さらに、ついこの間までカンボジアでは原付やバイクに乗るのに免許が必要なかった。
故に大人は皆HONDAのスーパーカブに乗り、自転車屋のラインナップの半数が子供用自転車になったのだろう。
残りの半分の中に良さげなブツは無いか物色してみる事にする。

おや、このママチャリに貼りつけられているのは大阪府警の防犯登録シールだ。
私も同じ関西出身、このような地で同郷の者に出会えるとは!
関西弁で話しかけたら返事をしてくれるかもしれん。
もうかりまっかー?
「・・・・・・」
どうやらシャイなヤツらしい。
お値段を聞くと45ドルとの事。
他のも一応見てみたが、どれも40~60ドルの間だった。
よーし、こいつに決めた!

ふむ、なかなか良さげに見えるじゃないか。
名前をつけてやろう。
今日からお前はジャヤヴァルマン号だ!!
ジャヤヴァルマンは、アンコール朝を開いたカンボジアの昔の王様の名前だ。
正確には違うが、アンコール・ワットを作った人だと思っておけば大体合っている。

ちなみに、ここで売っている自転車は全て中古品だった。
ほとんどが、日本から運ばれてきた物のようである。
恐らくだが、駅の処分される放置自転車をこちらに持ってきてリサイクルしているのだろう。
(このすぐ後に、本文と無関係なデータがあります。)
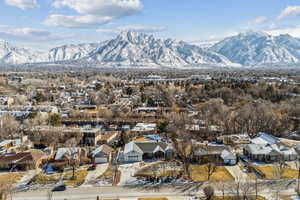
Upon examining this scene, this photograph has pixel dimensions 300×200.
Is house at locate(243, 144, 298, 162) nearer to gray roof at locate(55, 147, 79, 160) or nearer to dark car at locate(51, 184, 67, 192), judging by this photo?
gray roof at locate(55, 147, 79, 160)

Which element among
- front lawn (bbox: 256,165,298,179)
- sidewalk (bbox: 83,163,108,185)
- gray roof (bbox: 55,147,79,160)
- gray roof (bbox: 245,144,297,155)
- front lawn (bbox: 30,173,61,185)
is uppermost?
gray roof (bbox: 245,144,297,155)

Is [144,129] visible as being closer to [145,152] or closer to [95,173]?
[145,152]

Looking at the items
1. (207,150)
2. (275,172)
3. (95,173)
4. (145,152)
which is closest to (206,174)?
(207,150)

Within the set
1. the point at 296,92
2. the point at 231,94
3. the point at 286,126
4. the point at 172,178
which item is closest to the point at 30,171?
the point at 172,178

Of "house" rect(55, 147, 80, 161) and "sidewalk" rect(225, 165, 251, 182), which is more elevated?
"house" rect(55, 147, 80, 161)

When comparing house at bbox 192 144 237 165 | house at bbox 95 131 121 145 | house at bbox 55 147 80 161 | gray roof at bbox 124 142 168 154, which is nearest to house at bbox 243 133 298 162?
house at bbox 192 144 237 165

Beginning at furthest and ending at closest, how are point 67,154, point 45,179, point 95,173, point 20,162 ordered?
point 67,154
point 20,162
point 95,173
point 45,179
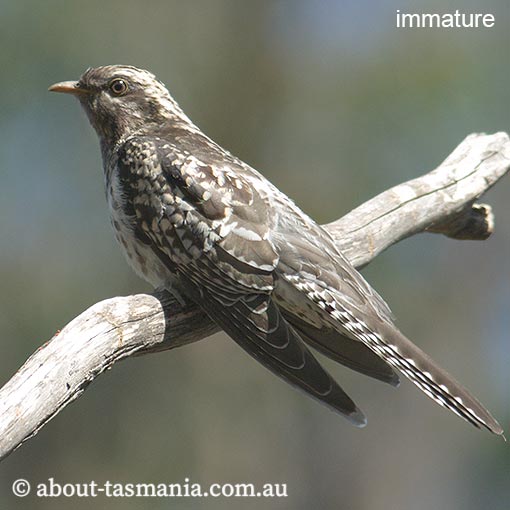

早速ジャヤヴァルマン号に跨り、ホテルに帰還する事にする。
そしてペダルを踏んだ瞬間、私は気付いたのだ。

こいつ、ものすごくポンコツだ。

ペダルを踏むたびにグキグキ音がする。
チェーンからジャリジャリ音。
ブレーキがちょー効かない。
ちょー怖い。
そしてママチャリなので重い。
たぶん20kgくらいある。

うおお、なんじゃこりゃあああ。
初めてクロスに乗った時と逆の感動を味わう事になるとは。
この半年で自転車というのは軽快なものだという考えが染み付いていたが、これこそが古びたママチャリの感触なのだ。
それでも歩くよりはずっと速いし楽だ。
・・・しかし、まさかアワイチやビワイチに挑戦する前に海外遠征を実行する事になろうとはね。
海外なんて、日本に走る場所の無くなった熟練自転車ツーリストのフロンティアだと思っていた。
と言ってもこのポンコツと私の脚では出来るのは精々ポタリング程度。
ヒマな時間、こいつでプノンペンをブラブラしてみるとしよう。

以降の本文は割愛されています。